| Textabschnitt |
-------

Manche Menschen verstehen nicht, warum Flüchtlinge, die gerade einen beschwerlichen Weg hinter sich gebracht haben und ihr Land für ein neues Leben verlassen haben, Dinge wie iPhones besitzen können. Nur weil ein Mensch flüchten muss, heißt das aber noch lange nicht, dass er das aufgrund von Armut oder einer schlechten wirtschaftlichen Situation macht.

Das ist der Punkt: An diesem Punkt erkennt man außerdem ziemlich gut, wie begrenzt das Denken von Asylgegnern sein kann. Sie sind gegen Flüchtlinge, die „zum Schmarotzen" kommen und uns unseren schwer verdienten Wohlstand wegnehmen wollen. Wenn ein Flüchtling dann aber ein Smartphone, also de facto ein Luxusgut, besitzt, sollte das doch genau dieses Argument wie von selbst aushebeln—denn wer Luxusgüter besitzt, hat in der Regel auch irgendwann einmal das Geld besessen, das nötig ist, um sie zu kaufen (oder besitzt es sogar immer noch).

-------

| Material |
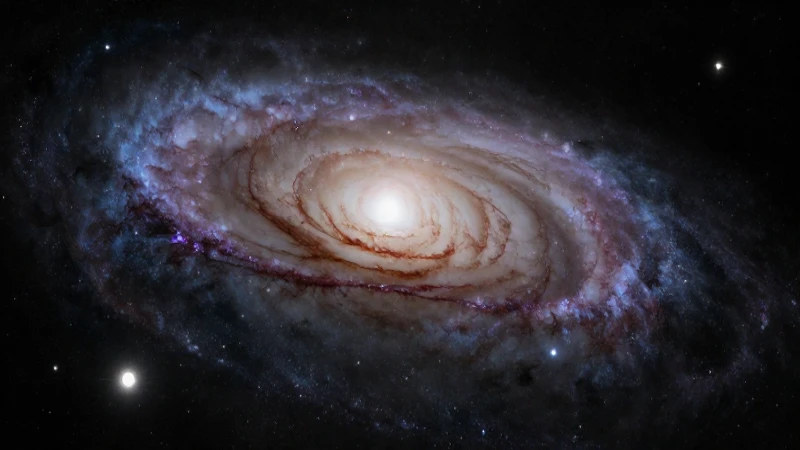 Galaxia espiral iluminada por polvo cósmico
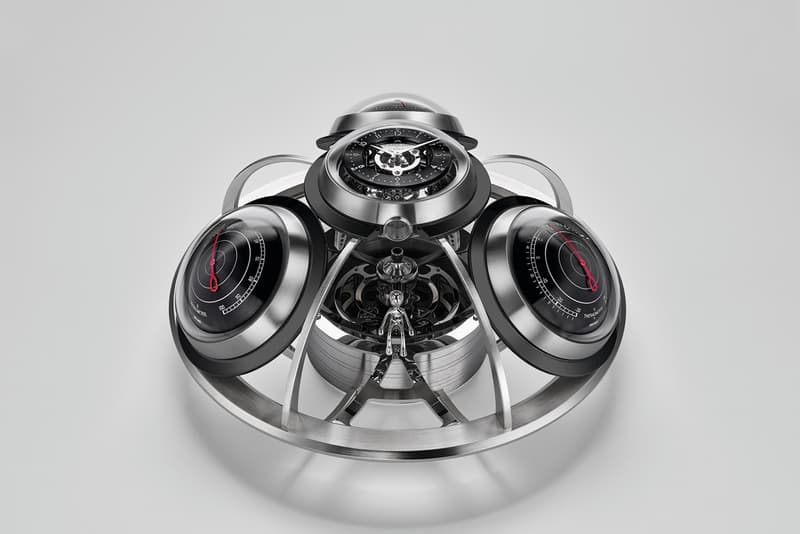 MB&F Fifth Element clock barometer thermometer hygrometer L’Epée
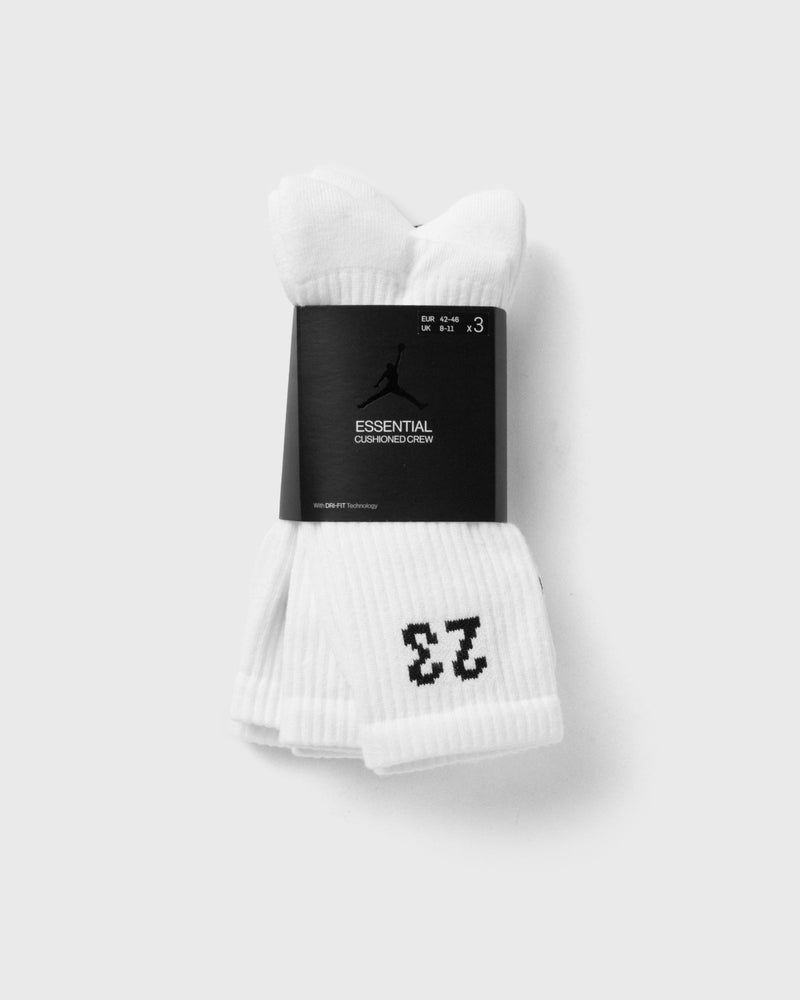 Jordan Essentials Crew Socks (3 Pairs) White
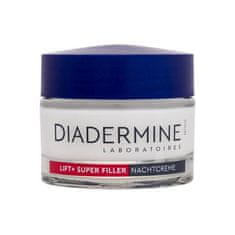 Diadermine Lift+ Super Filler Anti-Age Night Cream pomlajevalna nočna krema za obraz 50 ml za ženske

-------

| Aufgaben |
a – Entnimm dem Abschnitt über Flüchtlinge mit Smartphones den Wortlaut beginnend bei „Manche Menschen verstehen“ und endend bei „sogar immer noch).“.
b – Beantworte zum Abschnitt über Flüchtlinge mit Smartphones diese Fragen:
(i) Welche Geräte nennt der erste Satz als Beispiel für Dinge, die Flüchtlinge besitzen?
(ii) Als was bezeichnet der Abschnitt ein Smartphone?
(iii) Was wollen die Flüchtlinge in der Sicht der Asylgegner uns wegnehmen?
c – Setze den Abschnitt über Flüchtlinge mit Smartphones nach seinem letzten Satz fort.

| Ergebnisse |
a –
Manche Menschen verstehen nicht, warum Flüchtlinge, die gerade einen beschwerlichen Weg hinter sich gebracht haben und ihr Land für ein neues Leben verlassen haben, Dinge wie iPhones besitzen können. Nur weil ein Mensch flüchten muss, heißt das aber noch lange nicht, dass er das aufgrund von Armut oder einer schlechten wirtschaftlichen Situation macht.

Das ist der Punkt: An diesem Punkt erkennt man außerdem ziemlich gut, wie begrenzt das Denken von Asylgegnern sein kann. Sie sind gegen Flüchtlinge, die „zum Schmarotzen" kommen und uns unseren schwer verdienten Wohlstand wegnehmen wollen. Wenn ein Flüchtling dann aber ein Smartphone, also de facto ein Luxusgut, besitzt, sollte das doch genau dieses Argument wie von selbst aushebeln—denn wer Luxusgüter besitzt, hat in der Regel auch irgendwann einmal das Geld besessen, das nötig ist, um sie zu kaufen (oder besitzt es sogar immer noch).

b –
(i) iPhones
(ii) De facto als Luxusgut
(iii) Unseren schwer verdienten Wohlstand

c –
Die Menschen, die gerade aus Syrien und Afghanistan nach Europa kommen, nehmen diesen Weg auf sich, weil in ihrer Heimat Krieg herrscht, und weil sie um ihr Leben fürchten—und nicht, weil sie sich das neueste iPhone 6 nicht leisten konnten. Nicht alle Flüchtlinge sind prinzipiell arm, sie haben nur alles verloren und versuchen, sich in Österreich mit unserer Hilfe ein neues Leben aufzubauen. Denn obwohl es in den Krisenländern zwar die Technologie des 21. Jahrhunderts gibt, heißt das nicht, dass man in diesen Ländern derzeit (über)leben kann.

Fazit

Die Flüchtlingsdebatte ist eine Herausforderung für alle Beteiligten—also für jeden von uns. Und obwohl wir das Thema so leicht ausblenden können, während wir in unseren schönen Wohnungen sitzen, betrifft es uns. Oder genau deswegen.